(EXERCISE REQUIREMENTS) Present all of the items below as a numbered list, omitting blank lines and leaving out the pictures.

(WORKING DATA)
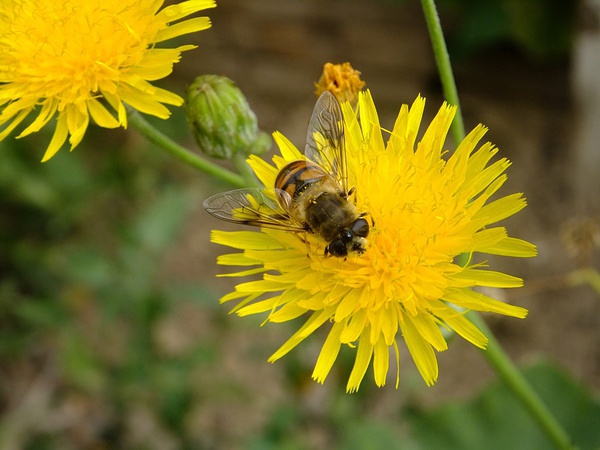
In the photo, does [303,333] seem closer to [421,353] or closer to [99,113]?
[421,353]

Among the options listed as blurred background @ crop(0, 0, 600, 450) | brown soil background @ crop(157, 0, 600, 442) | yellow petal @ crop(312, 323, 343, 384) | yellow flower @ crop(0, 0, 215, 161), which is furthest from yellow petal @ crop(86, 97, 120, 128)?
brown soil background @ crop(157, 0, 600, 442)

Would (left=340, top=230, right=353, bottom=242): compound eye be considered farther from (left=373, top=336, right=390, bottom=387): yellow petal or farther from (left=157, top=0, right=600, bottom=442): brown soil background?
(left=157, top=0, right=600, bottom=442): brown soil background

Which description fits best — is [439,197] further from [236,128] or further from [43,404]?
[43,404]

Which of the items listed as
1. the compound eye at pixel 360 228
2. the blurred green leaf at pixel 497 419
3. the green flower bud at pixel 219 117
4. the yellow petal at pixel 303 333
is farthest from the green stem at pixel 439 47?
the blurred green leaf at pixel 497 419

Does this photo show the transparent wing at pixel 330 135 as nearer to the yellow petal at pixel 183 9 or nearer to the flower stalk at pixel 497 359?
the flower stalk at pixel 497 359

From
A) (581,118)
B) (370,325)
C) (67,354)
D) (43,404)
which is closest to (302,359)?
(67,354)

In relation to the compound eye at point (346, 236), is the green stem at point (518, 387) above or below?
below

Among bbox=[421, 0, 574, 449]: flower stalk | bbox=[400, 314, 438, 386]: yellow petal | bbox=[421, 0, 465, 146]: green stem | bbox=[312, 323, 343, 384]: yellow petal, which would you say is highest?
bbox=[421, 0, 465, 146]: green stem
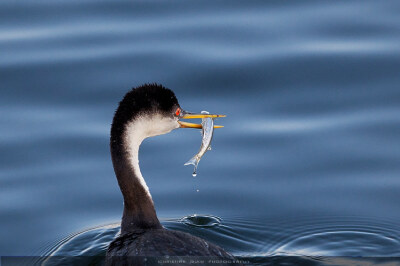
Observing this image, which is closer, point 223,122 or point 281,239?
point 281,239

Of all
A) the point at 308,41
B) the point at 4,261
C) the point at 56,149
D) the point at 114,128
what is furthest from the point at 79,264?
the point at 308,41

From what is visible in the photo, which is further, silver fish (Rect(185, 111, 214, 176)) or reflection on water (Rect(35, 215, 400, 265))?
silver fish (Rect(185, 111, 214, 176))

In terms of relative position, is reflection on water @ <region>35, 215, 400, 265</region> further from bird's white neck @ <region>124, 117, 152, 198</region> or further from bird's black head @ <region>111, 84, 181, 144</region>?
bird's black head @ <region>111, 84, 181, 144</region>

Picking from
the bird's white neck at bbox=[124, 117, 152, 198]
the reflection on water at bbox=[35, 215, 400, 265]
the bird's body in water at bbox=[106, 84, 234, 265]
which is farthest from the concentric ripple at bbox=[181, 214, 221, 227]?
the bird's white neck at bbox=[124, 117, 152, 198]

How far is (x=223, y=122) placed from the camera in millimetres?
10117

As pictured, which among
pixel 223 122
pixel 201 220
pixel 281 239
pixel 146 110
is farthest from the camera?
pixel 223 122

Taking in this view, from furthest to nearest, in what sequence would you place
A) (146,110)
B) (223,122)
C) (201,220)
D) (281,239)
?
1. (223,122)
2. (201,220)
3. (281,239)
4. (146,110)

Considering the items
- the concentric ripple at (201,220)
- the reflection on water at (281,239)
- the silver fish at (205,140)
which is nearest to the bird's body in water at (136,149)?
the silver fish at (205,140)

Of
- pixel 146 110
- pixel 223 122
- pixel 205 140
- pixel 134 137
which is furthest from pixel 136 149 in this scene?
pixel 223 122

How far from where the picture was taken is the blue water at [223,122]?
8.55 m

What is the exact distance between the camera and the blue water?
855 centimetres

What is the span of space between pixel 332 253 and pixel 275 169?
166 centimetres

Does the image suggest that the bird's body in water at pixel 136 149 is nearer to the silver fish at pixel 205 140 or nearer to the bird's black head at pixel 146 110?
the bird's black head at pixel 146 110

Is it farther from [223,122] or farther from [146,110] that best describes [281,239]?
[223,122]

(OUTPUT OF THE TASK)
1. In the photo, does [303,333] seem closer to [421,353] or closer to [99,113]?
2. [421,353]
3. Among the options listed as blurred background @ crop(0, 0, 600, 450) | brown soil background @ crop(157, 0, 600, 442) | yellow petal @ crop(312, 323, 343, 384) | yellow flower @ crop(0, 0, 215, 161), which is furthest from yellow petal @ crop(86, 97, 120, 128)?
4. brown soil background @ crop(157, 0, 600, 442)
5. Would (left=340, top=230, right=353, bottom=242): compound eye be considered farther from (left=373, top=336, right=390, bottom=387): yellow petal or farther from (left=157, top=0, right=600, bottom=442): brown soil background?
6. (left=157, top=0, right=600, bottom=442): brown soil background
7. Which description fits best — is [439,197] further from [236,128] or further from [43,404]?
8. [43,404]
9. Which of the items listed as
10. 1. the compound eye at pixel 360 228
11. 2. the blurred green leaf at pixel 497 419
12. 3. the green flower bud at pixel 219 117
13. 4. the yellow petal at pixel 303 333
14. is farthest from the green stem at pixel 439 47?
15. the blurred green leaf at pixel 497 419
16. Does this photo show the transparent wing at pixel 330 135 as nearer to the yellow petal at pixel 183 9 or nearer to the flower stalk at pixel 497 359?
17. the flower stalk at pixel 497 359
18. From
19. A) (581,118)
20. B) (370,325)
21. C) (67,354)
22. D) (43,404)
23. which is closest to (302,359)?
24. (67,354)
25. In relation to the compound eye at point (346, 236), is the green stem at point (518, 387) above or below?
26. below
27. Among bbox=[421, 0, 574, 449]: flower stalk | bbox=[400, 314, 438, 386]: yellow petal | bbox=[421, 0, 465, 146]: green stem | bbox=[312, 323, 343, 384]: yellow petal, which would you say is highest?
28. bbox=[421, 0, 465, 146]: green stem
29. Observing this image, which is closer, point 223,122 or point 281,239?
30. point 281,239
31. Of all
32. A) the point at 308,41
33. B) the point at 4,261
34. C) the point at 56,149
35. D) the point at 114,128
36. what is furthest from the point at 79,264?
37. the point at 308,41
38. From what is visible in the photo, which is further, silver fish (Rect(185, 111, 214, 176)) or reflection on water (Rect(35, 215, 400, 265))?
39. silver fish (Rect(185, 111, 214, 176))
40. In terms of relative position, is reflection on water @ <region>35, 215, 400, 265</region> further from bird's white neck @ <region>124, 117, 152, 198</region> or further from bird's black head @ <region>111, 84, 181, 144</region>?
41. bird's black head @ <region>111, 84, 181, 144</region>
42. Picking from
43. the bird's white neck at bbox=[124, 117, 152, 198]
44. the reflection on water at bbox=[35, 215, 400, 265]
45. the bird's body in water at bbox=[106, 84, 234, 265]
46. which is farthest from the concentric ripple at bbox=[181, 214, 221, 227]?
47. the bird's white neck at bbox=[124, 117, 152, 198]
48. How far is (x=223, y=122) placed from the camera in millimetres?
49. 10117
50. As pictured, which among
51. pixel 223 122
52. pixel 201 220
53. pixel 281 239
54. pixel 146 110
55. is farthest from the camera?
56. pixel 223 122
57. Taking in this view, from furthest to nearest, in what sequence would you place
58. A) (146,110)
59. B) (223,122)
60. C) (201,220)
61. D) (281,239)
62. ?
63. 1. (223,122)
64. 2. (201,220)
65. 3. (281,239)
66. 4. (146,110)
67. Considering the items
68. - the concentric ripple at (201,220)
69. - the reflection on water at (281,239)
70. - the silver fish at (205,140)
71. which is nearest to the bird's body in water at (136,149)?
72. the silver fish at (205,140)
73. Of
74. - pixel 146 110
75. - pixel 223 122
76. - pixel 205 140
77. - pixel 134 137
78. which is furthest from pixel 136 149 in this scene?
79. pixel 223 122
80. How far from where the picture was taken is the blue water at [223,122]?
81. 8.55 m
82. What is the exact distance between the camera and the blue water?
83. 855 centimetres
84. What is the span of space between pixel 332 253 and pixel 275 169?
85. 166 centimetres
86. Does the image suggest that the bird's body in water at pixel 136 149 is nearer to the silver fish at pixel 205 140 or nearer to the bird's black head at pixel 146 110?
87. the bird's black head at pixel 146 110
88. Is it farther from [223,122] or farther from [146,110] that best describes [281,239]?
89. [223,122]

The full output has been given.